■ Task objective ■
Reproduce word for word the lines below from the one containing "How much of" through the last line.

■ Recorded information ■

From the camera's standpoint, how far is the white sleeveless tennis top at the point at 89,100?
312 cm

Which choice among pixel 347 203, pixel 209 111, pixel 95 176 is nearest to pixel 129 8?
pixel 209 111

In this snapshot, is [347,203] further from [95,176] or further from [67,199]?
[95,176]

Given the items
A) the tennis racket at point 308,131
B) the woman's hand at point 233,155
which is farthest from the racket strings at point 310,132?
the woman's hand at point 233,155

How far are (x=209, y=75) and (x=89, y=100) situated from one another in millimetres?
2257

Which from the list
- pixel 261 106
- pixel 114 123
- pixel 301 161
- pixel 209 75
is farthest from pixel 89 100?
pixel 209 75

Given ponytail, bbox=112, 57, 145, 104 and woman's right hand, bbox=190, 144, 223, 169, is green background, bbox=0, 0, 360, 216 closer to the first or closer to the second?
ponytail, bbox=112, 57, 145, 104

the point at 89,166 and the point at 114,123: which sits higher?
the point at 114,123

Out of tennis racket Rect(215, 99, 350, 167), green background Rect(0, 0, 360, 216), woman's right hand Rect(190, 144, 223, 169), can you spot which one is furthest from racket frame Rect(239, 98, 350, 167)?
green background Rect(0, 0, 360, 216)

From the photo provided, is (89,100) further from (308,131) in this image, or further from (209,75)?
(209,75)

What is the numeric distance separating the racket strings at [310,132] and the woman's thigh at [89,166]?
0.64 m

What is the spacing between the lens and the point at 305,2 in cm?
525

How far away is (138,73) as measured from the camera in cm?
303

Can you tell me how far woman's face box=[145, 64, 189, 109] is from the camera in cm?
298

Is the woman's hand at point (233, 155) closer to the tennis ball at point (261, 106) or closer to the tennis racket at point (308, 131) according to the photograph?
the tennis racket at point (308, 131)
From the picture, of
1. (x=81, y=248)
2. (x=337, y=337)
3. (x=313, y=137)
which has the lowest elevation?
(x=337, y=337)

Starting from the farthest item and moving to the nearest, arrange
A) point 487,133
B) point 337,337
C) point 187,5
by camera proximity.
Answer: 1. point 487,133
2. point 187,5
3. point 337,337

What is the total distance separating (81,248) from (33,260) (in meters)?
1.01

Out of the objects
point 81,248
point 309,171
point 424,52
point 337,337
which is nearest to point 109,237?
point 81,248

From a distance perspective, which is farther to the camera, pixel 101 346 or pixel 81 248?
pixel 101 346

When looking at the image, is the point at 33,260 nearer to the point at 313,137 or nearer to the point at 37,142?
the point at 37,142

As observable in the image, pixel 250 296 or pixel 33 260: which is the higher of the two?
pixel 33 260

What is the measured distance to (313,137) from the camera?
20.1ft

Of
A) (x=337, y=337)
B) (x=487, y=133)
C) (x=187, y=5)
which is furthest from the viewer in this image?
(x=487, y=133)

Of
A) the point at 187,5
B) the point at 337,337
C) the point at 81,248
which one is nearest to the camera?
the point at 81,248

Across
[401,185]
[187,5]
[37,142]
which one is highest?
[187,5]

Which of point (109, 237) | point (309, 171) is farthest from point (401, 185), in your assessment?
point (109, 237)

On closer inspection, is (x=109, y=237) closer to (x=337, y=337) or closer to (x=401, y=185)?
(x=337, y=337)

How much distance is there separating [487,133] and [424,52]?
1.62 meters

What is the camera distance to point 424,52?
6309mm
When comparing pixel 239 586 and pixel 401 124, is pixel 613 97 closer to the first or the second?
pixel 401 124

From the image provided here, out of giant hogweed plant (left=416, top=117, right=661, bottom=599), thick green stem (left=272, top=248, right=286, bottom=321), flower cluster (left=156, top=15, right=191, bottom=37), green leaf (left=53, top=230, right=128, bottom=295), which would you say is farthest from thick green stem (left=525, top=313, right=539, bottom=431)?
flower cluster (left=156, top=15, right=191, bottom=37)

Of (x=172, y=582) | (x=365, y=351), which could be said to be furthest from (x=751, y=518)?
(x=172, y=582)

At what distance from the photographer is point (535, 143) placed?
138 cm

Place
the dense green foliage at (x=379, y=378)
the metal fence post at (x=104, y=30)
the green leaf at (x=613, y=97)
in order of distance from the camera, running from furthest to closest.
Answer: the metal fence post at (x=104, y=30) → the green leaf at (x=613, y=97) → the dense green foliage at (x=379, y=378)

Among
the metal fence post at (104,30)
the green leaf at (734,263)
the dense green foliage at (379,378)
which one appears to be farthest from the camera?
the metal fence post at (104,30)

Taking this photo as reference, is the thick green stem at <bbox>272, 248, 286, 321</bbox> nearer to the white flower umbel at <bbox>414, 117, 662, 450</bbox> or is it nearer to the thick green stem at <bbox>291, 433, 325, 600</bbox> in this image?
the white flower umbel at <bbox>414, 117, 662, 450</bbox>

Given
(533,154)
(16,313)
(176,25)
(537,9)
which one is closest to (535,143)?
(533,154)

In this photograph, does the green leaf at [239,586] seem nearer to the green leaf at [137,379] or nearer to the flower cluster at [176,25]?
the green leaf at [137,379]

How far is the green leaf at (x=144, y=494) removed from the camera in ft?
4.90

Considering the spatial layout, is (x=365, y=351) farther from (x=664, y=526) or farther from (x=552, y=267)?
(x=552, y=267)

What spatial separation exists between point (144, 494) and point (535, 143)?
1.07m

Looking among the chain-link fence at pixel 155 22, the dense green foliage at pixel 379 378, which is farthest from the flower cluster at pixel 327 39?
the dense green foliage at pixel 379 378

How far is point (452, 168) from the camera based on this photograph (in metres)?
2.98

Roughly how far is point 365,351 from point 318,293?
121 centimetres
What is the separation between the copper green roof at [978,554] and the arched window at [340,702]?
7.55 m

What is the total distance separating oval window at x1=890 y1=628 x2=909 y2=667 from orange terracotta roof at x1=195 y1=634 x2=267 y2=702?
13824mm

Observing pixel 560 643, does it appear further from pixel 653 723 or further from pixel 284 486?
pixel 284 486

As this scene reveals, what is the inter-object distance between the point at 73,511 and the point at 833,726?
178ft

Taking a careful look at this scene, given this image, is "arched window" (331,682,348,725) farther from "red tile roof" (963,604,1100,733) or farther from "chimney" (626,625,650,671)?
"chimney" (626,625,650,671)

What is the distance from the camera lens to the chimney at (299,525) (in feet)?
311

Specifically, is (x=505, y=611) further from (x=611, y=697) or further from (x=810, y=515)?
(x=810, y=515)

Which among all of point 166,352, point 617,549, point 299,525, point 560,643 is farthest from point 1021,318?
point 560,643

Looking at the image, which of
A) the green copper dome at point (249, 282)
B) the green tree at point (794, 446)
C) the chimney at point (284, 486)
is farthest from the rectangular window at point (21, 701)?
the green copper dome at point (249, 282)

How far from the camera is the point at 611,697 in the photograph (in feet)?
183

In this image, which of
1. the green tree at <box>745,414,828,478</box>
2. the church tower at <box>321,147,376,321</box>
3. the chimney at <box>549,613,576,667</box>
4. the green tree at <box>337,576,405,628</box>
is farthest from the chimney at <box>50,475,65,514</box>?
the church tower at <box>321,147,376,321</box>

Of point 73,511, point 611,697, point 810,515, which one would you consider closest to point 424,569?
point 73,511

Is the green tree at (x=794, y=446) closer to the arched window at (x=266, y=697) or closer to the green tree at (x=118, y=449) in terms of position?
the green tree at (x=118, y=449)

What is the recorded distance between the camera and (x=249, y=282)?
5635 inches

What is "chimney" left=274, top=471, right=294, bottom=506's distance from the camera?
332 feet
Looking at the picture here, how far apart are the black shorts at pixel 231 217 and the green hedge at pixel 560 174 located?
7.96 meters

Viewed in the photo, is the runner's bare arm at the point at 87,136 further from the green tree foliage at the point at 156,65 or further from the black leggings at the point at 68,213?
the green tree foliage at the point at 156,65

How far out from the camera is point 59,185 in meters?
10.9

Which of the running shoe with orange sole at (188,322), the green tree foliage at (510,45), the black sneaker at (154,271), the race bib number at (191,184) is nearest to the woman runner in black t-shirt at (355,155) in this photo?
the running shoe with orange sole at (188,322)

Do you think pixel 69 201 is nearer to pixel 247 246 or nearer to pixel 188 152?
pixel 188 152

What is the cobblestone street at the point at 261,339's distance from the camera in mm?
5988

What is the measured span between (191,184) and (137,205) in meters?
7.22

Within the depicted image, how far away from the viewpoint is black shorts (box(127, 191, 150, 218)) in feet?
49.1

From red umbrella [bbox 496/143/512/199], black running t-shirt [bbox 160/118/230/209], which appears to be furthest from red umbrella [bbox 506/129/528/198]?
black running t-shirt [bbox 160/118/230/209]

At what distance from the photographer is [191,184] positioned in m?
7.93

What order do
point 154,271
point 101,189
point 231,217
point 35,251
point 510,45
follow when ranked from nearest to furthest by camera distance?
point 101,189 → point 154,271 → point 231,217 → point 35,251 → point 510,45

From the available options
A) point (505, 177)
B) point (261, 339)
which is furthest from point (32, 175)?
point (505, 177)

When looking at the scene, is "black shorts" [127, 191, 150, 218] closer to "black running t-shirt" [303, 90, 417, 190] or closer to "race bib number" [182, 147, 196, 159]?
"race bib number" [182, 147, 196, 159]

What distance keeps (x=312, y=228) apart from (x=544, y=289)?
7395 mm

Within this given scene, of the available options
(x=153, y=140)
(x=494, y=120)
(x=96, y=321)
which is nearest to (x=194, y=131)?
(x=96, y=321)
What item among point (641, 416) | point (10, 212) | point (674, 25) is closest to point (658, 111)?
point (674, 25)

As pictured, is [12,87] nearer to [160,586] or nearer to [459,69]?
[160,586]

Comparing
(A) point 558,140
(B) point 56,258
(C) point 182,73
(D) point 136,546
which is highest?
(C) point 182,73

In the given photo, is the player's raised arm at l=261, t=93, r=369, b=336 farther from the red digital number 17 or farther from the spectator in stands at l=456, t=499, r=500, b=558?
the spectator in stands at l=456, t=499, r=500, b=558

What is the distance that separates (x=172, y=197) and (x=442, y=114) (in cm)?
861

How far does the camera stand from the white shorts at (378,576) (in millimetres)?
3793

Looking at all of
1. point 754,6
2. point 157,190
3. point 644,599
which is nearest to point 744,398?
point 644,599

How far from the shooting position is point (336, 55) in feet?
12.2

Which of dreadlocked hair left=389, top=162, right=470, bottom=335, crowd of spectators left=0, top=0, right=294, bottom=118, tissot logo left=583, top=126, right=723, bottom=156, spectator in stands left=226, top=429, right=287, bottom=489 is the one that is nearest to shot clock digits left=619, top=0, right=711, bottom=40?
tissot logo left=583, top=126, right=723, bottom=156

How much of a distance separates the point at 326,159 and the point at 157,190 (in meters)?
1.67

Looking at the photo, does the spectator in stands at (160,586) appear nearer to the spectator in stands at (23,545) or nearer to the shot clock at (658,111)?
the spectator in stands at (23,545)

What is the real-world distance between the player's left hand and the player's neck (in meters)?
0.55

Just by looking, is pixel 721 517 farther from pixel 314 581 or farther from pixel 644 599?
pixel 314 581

■ The response ■
How much of a distance separates the point at 326,159 and the point at 157,190 (in meters)?
1.67

Looking at the photo, does the spectator in stands at (160,586) appear nearer to the spectator in stands at (23,545) or nearer to the shot clock at (658,111)?
the spectator in stands at (23,545)

What is the real-world distance between the player's left hand and the player's neck (in meters)?
0.55

Just by looking, is pixel 721 517 farther from pixel 314 581 or farther from pixel 644 599?
pixel 314 581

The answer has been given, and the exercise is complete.